[Beuglante de bib] Je ne suis pas Super-Nanny.

Vous l’avez forcément vécu.

Dans un magasin / un lieu puiblic / à Disneyland (rayez la mention inutile).

Ca vous a consternés, parfois vous êtes intervenus, parfois non, même si l’envie vous a démangé.

C’est arrivé, que vous ayez ou non des enfants. D’ailleurs c’est toujours à cause d’eux.

L’ENFANT-ROI

En bossant dans un lieu public, difficile d’y échapper. Au moins une fois par semaine, un enfant repart en larmes de ne pas avoir obtenu ce qu’il désire. Et ce qu’il désire n’est pas toujours un bien culturel. Difficile également d’échapper à ses parents, qui gênés, en colère ou simplement passifs ne font qu’empirer une situation devenue déjà compliquée.

Rassurez-vous chers parents-lecteurs, je ne vais pas me lancer dans un laïus sur la façon d’éduquer vos enfants. Mais je tiens à vous rappeler que votre méthode à des conséquences, directement visibles dès que vous vous décidez à confronter votre rejeton à cet environnement qu’est le monde extérieur.

Ce monde extérieur qui vous fait penser que vous êtes absolument libre de faire ce que vous voulez en vous appuyant sur MON autorité tout en vous déchargeant de toute responsabilité.

Ne rêvez pas chers parents. Je ne suis pas Super-Nanny.

Ce serait trop facile de dire que mon rôle ne se borne qu’à vous donner des livres et des conseils. Ce n’est pas vrai et vous le savez. Parfois, je dois écouter, consoler, trouver un mouchoir, emmener aux toilettes et plus rarement, effacer des traces d’accidents gastriques. Pas grave, ce ne sont que des enfants. Ils ne maîtrisent pas leur environnement, ils apprennent. Je peux leur dire de faire attention, je sais que vous, parents, vous excuserez de la gène occasionnée, et reparlerez de ce qui est arrivé avec votre enfant, tranquillement, une fois rentrés chez vous. Fin de l’histoire. Je n’ai fait que mon travail.

« Mon » travail.

Je ne me substitue pas au vôtre. Je pourrais. J’ai été élevée à l’africaine, là où l’enfant de l’un est l’enfant de tous et où l’enseignement des principes de vie peut se faire par tous, sous peine d’une sacrée punition. Il m’arrive de le faire  quand l’un de vos bambins « si trognon » , « si éveillé », « si sage » décide de se faire une ascension des étagères par la face nord ou de vérifier s’il peut battre le record de Usain Bolt en hurlant. Bref qu’il se met en danger.

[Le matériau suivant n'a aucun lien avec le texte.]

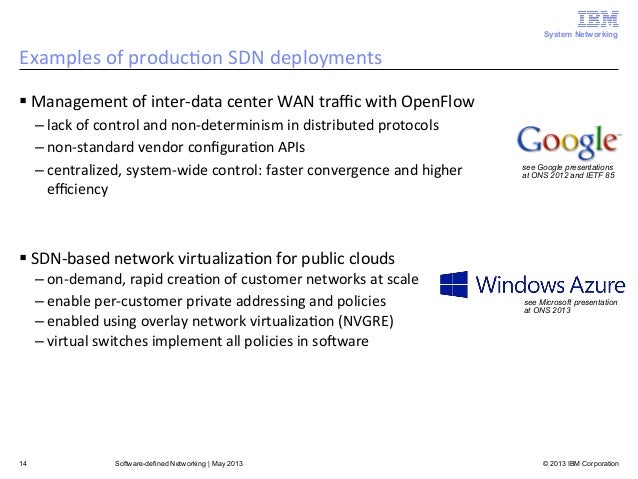 IBM
System Networking

Examples of production SDN deployments

▪ Management of inter-data center WAN traffic with OpenFlow
– lack of control and non-determinism in distributed protocols
– non-standard vendor configuration APIs
– centralized, system-wide control: faster convergence and higher efficiency

Google
see Google presentations at ONS 2012 and IETF 85

▪ SDN-based network virtualization for public clouds
– on-demand, rapid creation of customer networks at scale
– enable per-customer private addressing and policies
– enabled using overlay network virtualization (NVGRE)
– virtual switches implement all policies in software

Windows Azure
see Microsoft presentation at ONS 2013

14 Software-defined Networking | May 2013 © 2013 IBM Corporation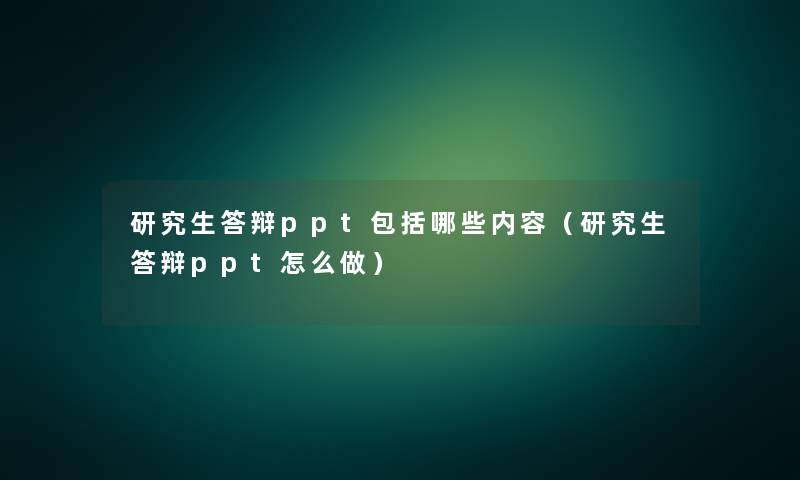 研究生答辩ppt包括哪些内容（研究生答辩ppt怎么做）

Je l’ai déjà fait, quand vous, mesdames, teniez salon de thé, gratifiant d’un regard gaga votre gamin en train de déchirer un livre, ou quand vous messieurs, partez en quête du dernier DVD en vogue, me confiant sans me le dire votre progéniture désemparée. Cliché ? Non, véridique.

Je ne le referais pas.

Pas si c’est pour subir vos éclats de mère blessée et outragée que j’ai osé levé la voix sur la chair de votre chair, qui, soit dit en passant repartira avec une bosse de la taille d’une balle de tennis après s’être pris une étagère en pleine figure alors que je lui ai dit de ne plus courir.

Et surtout pas si c’est pour sentir que vous me refiler sournoisement votre fardeau, sous prétexte que je représente une quelconque autorité en tant qu’agent de la fonction publique. Vous avez signé un contrat, autant en assurant votre descendance qu’en prenant une carte d’adhérant. Vous savez, ce truc marqué en petit en bas de page « vous êtes responsables de vos enfants ».

Me lancer des regards appuyés parce que vous ne gérez plus les caprices de votre gamin et que vous espérez qu’une nana à la grosse voix (moi au hasard) se lèvera pour le gronder, ce n’est pas mon travail. Je ne gère pas les futurs cas sociaux que deviendront vos enfants-rois. Me dire que vous préférez que ce soit moi qui l’engueule « parce qu’avec vous ça ne marche pas » m’attère  et me donne envie de vous remettre les idées en place à vous, et pas à vos enfants.

Travailler en espace jeunesse implique une grande tolérance au bruit, aux bêtises, faites ou entendues. Mais  à moins que vous soyez absents, me substituer à votre autorité parentale ne vous rendra pas service, ni à vous enfants.

Eux ils apprennent. A vous de leur apprendre.

PS : ne venez pas troller sous prétexte que je n’ai pas d’enfants. J’en ai connu et vu assez pour en saisir les grands principes. C’est à vous d’affiner.